* TASKS TO CARRY OUT:
- A) In the Objectivism discussion thread, why does one poster say it is wrong that a rational code of ethics is derivable from the nature of human beings and of reality? Answer in one to three sentences.
- B) Answer these questions from the Objectivism discussion thread:
(i) Whose approach to Ayn Rand's legacy does one poster prefer to that of Leonard Peikoff?
(ii) Which work by Rand does one poster say they read?
(iii) In what year and in which paper did Bertrand Russell explain the point the thread cites?
- C) Reproduce the part of the Objectivism discussion thread that opens with the words containing "I think it´s" and closes with "for his libertarianism.".
====== READING PASSAGE
Thoughts? Opinions? I've always considered myself a libertarian so I've been reading some Objectivism stuff...I kinda likes...
I think it´s complete nonsense.
Read Nozick or something alike insted, at least it´s serious philosophy.
But here is a good intro do objectivism: http://andrej.com/objectivism/
I think people acting in theier self interest benefits everybody involved...
You need to learn John Nash´s theory of games.
And not even that.
The only 'libertarian' writer I really like is Max Stirner... but that reveals my affinity more for his anarchism work than for his libertarianism.
Is radical individualism pomo-compatible?
I think Objectivism can offer many positives, particular it's epistemology & theory of ethics. Ayn Rand was a profound yet controversial thinker, who's ideas can yield many benefits. When it comes to her continuing legacy, I prefer the approach taken by Nathaniel Branden & David Kelly, as opposed to that of Leonard Peikoff.
Here are some articles on the controversies surrounding interpretations of the philosophy:
"The Unlikeliest Cult In History"
"What's Really Wrong With Objectivism?"
"Is Objectivism A Cult?" www.noblesoul.com/orc/essays/obj_cult1.html
For those who are hostile toward Objectivism, I'm curious as to which source material you have read by either Ayn Rand or her contemporaries?
Here's an additional article of possible interest. It's written by Rand's one time "intellectual heir", Nathaniel Brandon:
"The Benefits and Hazards of the Philosophy of Ayn Rand"
I read Anthem and articles she wrote that are available. Most non-critical secondary info I have is from the Ayn Rand Institute.
I will follow your links later.
Personally, I find Leonard Peikoff & his puppet group the Ayn Rand Institute, an embarrassment.
For more on Peikoff & ARI:
Thanks for the links McCandayass...
The thing´s you´ve presented haven´t changed my opinion. I think objectivism is simply illogical, a calculational mistake.
For example "A=A" doesn´t say that what things are is "ndependent of anyone's beliefs, feelings, judgments or opinions -- that existence exists". It simply isn´t there. And "existence exists" is just unnecessary nonsense, as Bertrand Russell explained back in 1905 in the founding paper of analytic philosophy "On Denoting"(1).
It is wrong that "a rational code of ethics is possible and is derivable from an appropriate assessment of the nature of human beings as well as the nature of reality;" This simply is a clssical confusion between ought and is, the so called naturalistic fallacy. A fallacy pointed out by Hume back in 1740. Rand knew this, but her response to Hum didn´t make much sense.
============
====== EXERCISE DATA
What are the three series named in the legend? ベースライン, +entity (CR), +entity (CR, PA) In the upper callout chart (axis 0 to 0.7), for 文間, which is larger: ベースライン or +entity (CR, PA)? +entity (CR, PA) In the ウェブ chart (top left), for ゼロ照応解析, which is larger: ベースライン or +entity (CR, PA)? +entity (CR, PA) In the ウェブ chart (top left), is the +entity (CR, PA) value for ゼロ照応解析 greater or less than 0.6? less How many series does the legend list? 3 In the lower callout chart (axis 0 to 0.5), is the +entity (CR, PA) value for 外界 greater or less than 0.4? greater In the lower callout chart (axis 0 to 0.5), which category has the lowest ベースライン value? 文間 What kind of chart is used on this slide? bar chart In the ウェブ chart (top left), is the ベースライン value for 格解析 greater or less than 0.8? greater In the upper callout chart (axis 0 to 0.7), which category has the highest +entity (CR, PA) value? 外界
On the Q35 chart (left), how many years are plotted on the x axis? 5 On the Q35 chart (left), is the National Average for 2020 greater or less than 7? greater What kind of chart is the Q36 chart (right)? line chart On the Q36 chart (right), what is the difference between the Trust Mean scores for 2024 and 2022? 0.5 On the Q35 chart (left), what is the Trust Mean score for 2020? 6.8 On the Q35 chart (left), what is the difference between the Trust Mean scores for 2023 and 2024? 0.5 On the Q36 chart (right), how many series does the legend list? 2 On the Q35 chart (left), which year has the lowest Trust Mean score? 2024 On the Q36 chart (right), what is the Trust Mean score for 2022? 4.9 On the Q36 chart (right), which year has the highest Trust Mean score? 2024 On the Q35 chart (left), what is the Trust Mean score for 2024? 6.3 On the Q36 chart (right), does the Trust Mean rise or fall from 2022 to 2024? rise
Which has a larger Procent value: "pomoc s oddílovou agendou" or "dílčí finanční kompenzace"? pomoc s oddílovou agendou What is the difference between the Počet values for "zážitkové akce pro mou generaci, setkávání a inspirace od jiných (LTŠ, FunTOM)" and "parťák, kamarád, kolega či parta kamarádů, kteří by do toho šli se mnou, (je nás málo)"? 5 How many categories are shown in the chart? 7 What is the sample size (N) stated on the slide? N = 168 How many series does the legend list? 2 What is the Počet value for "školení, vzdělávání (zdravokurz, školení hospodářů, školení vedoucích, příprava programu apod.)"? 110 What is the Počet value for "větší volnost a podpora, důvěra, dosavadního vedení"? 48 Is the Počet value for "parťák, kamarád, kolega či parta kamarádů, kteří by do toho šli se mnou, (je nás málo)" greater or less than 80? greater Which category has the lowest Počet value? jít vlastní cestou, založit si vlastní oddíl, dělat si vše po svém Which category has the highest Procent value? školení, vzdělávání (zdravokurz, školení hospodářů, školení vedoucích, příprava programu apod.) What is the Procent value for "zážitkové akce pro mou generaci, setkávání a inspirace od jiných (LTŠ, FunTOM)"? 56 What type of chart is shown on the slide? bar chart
============
* ANSWERS:
- A) The poster calls the claim a classic confusion between ought and is, known as the naturalistic fallacy. The poster adds that Hume pointed out this fallacy back in 1740 and that Rand's response to Hume didn't make much sense.

- B)
(i) Nathaniel Branden and David Kelly
(ii) Anthem
(iii) 1905, "On Denoting"

- C)
I think it´s complete nonsense.
Read Nozick or something alike insted, at least it´s serious philosophy.
But here is a good intro do objectivism: http://andrej.com/objectivism/
I think people acting in theier self interest benefits everybody involved...
You need to learn John Nash´s theory of games.
And not even that.
The only 'libertarian' writer I really like is Max Stirner... but that reveals my affinity more for his anarchism work than for his libertarianism.